Conclusion about measurable functions from knowledge about continuous functions Let $\mu$ and $\nu$ be two finite Borel measures on $\mathbb{R}$.
We know that if $$\int f d\mu = \int f d\nu $$ for all continuous functions $f$ then $\mu=\nu$ and so the equation above holds for all measurable functions.
Now let $\mu$ be as above and let $\{\nu_n\}_n$ be a sequence of measures on $\mathbb{R}$ such that $$ \int f d\mu = \lim_{n\to\infty}\int f d\nu_n$$ again, for all continuous functions $f$ (the existence of the limit is part of the input).
What is now necessary in order to conclude that the above equation holds for all measurable $f$ as well? I suppose some notion of convergence of measures and some usage of a dominated convergence theorem for the measure instead of the integrand, but I'm not sure..
Let $g$ be measurable and let $f_n$ be a sequence of continuous functions converging to $g$ from below.

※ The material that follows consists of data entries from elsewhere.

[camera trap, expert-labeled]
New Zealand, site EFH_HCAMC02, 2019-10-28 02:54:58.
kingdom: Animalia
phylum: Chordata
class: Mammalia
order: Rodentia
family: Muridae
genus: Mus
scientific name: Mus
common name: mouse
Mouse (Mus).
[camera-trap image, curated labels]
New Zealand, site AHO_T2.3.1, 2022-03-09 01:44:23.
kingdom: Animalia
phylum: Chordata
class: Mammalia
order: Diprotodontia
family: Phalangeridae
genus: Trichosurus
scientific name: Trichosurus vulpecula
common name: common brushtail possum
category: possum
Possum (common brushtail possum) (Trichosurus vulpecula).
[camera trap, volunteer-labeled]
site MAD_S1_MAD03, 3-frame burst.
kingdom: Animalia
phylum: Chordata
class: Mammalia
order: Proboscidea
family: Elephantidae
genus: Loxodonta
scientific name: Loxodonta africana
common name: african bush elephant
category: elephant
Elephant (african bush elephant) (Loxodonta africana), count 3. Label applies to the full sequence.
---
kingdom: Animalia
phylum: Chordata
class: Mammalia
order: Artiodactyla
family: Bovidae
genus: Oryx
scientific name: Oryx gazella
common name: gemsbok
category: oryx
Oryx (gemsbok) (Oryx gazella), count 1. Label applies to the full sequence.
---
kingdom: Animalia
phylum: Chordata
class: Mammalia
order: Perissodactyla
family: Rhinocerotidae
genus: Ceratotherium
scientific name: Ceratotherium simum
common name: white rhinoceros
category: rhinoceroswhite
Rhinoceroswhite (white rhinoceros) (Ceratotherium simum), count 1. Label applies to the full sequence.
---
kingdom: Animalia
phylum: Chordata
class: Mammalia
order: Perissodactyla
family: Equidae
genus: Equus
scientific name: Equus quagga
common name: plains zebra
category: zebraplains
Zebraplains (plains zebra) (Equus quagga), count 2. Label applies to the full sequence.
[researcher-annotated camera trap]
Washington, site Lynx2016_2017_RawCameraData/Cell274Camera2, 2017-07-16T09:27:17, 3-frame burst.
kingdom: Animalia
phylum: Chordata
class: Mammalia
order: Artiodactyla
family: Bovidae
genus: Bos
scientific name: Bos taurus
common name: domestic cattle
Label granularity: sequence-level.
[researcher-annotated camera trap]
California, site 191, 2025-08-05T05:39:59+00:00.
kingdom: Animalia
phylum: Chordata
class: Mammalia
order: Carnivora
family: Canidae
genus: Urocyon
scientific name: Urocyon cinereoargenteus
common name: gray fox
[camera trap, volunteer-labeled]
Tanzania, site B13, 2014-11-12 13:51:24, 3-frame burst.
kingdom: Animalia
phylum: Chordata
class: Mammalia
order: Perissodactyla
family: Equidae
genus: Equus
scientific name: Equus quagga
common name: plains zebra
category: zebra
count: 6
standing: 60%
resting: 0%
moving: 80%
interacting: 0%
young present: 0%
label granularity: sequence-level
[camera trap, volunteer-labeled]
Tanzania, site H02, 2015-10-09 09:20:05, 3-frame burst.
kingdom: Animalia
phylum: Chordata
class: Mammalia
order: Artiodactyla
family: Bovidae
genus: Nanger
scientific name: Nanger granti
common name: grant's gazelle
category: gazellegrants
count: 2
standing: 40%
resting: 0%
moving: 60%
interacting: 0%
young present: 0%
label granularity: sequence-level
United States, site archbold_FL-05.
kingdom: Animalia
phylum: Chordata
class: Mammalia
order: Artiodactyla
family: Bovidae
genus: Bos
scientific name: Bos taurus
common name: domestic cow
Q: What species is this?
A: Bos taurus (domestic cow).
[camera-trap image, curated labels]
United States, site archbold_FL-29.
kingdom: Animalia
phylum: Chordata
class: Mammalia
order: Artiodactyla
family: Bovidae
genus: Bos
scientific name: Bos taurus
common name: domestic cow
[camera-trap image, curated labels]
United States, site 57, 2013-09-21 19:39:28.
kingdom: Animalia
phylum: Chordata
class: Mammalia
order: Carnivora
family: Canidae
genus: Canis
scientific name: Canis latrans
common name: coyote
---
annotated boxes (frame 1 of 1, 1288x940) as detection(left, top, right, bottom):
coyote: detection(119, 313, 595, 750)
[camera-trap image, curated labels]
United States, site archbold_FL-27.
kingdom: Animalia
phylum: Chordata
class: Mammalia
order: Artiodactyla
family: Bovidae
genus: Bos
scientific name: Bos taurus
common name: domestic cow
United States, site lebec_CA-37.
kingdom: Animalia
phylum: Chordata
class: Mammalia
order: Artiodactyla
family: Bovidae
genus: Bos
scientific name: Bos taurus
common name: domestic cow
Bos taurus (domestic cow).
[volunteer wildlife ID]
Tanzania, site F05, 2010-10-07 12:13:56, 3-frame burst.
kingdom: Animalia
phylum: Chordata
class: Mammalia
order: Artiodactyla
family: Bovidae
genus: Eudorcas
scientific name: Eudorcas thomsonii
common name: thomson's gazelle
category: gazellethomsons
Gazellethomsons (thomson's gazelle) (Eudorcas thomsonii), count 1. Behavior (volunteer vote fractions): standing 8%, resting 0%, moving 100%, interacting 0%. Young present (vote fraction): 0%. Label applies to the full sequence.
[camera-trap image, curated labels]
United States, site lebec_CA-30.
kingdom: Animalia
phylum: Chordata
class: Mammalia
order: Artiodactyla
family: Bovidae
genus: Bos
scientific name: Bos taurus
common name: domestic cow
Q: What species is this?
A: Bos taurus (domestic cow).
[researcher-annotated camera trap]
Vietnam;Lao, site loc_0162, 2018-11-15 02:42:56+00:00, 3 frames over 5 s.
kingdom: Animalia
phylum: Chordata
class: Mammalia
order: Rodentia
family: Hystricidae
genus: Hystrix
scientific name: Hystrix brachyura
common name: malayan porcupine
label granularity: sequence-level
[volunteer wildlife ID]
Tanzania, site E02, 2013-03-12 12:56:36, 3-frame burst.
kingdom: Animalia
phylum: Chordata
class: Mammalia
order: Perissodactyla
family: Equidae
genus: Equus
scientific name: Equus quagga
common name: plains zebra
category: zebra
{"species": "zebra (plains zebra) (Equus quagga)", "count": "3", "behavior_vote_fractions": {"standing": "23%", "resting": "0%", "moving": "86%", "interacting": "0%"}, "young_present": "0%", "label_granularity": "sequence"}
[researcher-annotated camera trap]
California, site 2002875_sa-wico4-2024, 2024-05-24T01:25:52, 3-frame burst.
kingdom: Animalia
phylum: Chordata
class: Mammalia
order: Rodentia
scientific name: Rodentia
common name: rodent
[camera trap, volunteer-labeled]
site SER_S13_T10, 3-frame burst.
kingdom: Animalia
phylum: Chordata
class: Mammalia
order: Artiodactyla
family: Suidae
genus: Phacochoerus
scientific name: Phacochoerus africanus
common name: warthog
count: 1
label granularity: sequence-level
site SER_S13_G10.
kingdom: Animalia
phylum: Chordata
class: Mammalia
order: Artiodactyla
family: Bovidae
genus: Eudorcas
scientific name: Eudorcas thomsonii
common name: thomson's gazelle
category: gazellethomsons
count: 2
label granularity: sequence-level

Then we have 
\begin{align} \int g d\mu &= \int \lim_{n\to\infty}f_n d\mu \\ &\stackrel{1}{=} \lim_{n\to\infty} \int f_n d\mu \\ &\stackrel{2}{=}   \lim_{n\to\infty} \lim_{m\to\infty}\int f_n d\nu_{m} \\ &\stackrel{3}{=}\lim_{m\to\infty} \lim_{n\to\infty}\int f_n d\nu_{m} \\ &\stackrel{4}{=}\lim_{m\to\infty} \int \lim_{n\to\infty} f_n d\nu_{m} \\ &= \lim_{m\to\infty} \int g d\nu_{m}
\end{align}
Where in $1$ and $4$ we used the dominated convergence theorem, in $2$ we used the hypothesis and $3$ remains to be justified.
 A: Partial answer: The assertion is false if no further assumption are imposed on $\nu_n$. Example: let $\phi$ be a continuous function supported in $[-1,1]$ and $\int \phi dx = 1$. Then the sequence of measure 
$$ \nu_n = n \phi(nx) dx$$
converges weakly to the Dirac measure $\mu$ at $0$. That is, for all continuous $f$, 
$$\int _{\mathbb R} f d\nu_n \to f(0).$$
However, if $g = \chi_{\{0\}}$, then $\mu(g) = 1$ and $\int_{\mathbb R} g d\nu_n =  0$ for all $n$. (Note that you might construct another counterexample by considering $\widetilde{\nu_n}$ as the Dirac measure at $\{1/n\}$). 
In the above example $\nu_n$ are all absolutely continuous with respect to $dx$ and $n \phi(nx)$ has bounded $L^1$-norm, thus this sequence of measure is quite nice already. 
On the other hand, if we assume that 
$$ \nu_n = f_n dx,$$
where $f_n$ has bounded $L^p$-norm for some $p \in (1,\infty]$. Then a subsequence of $f_n$ converges weakly to some $f\in L^p$. That is, 
$$\int_{\mathbb R} gf_n dx \to \int_{\mathbb R} gf dx,\ \ \ \forall g\in L^{p^*}.$$
(This is more or less what you want, you have to impose some integrability condition on $g$ anyway).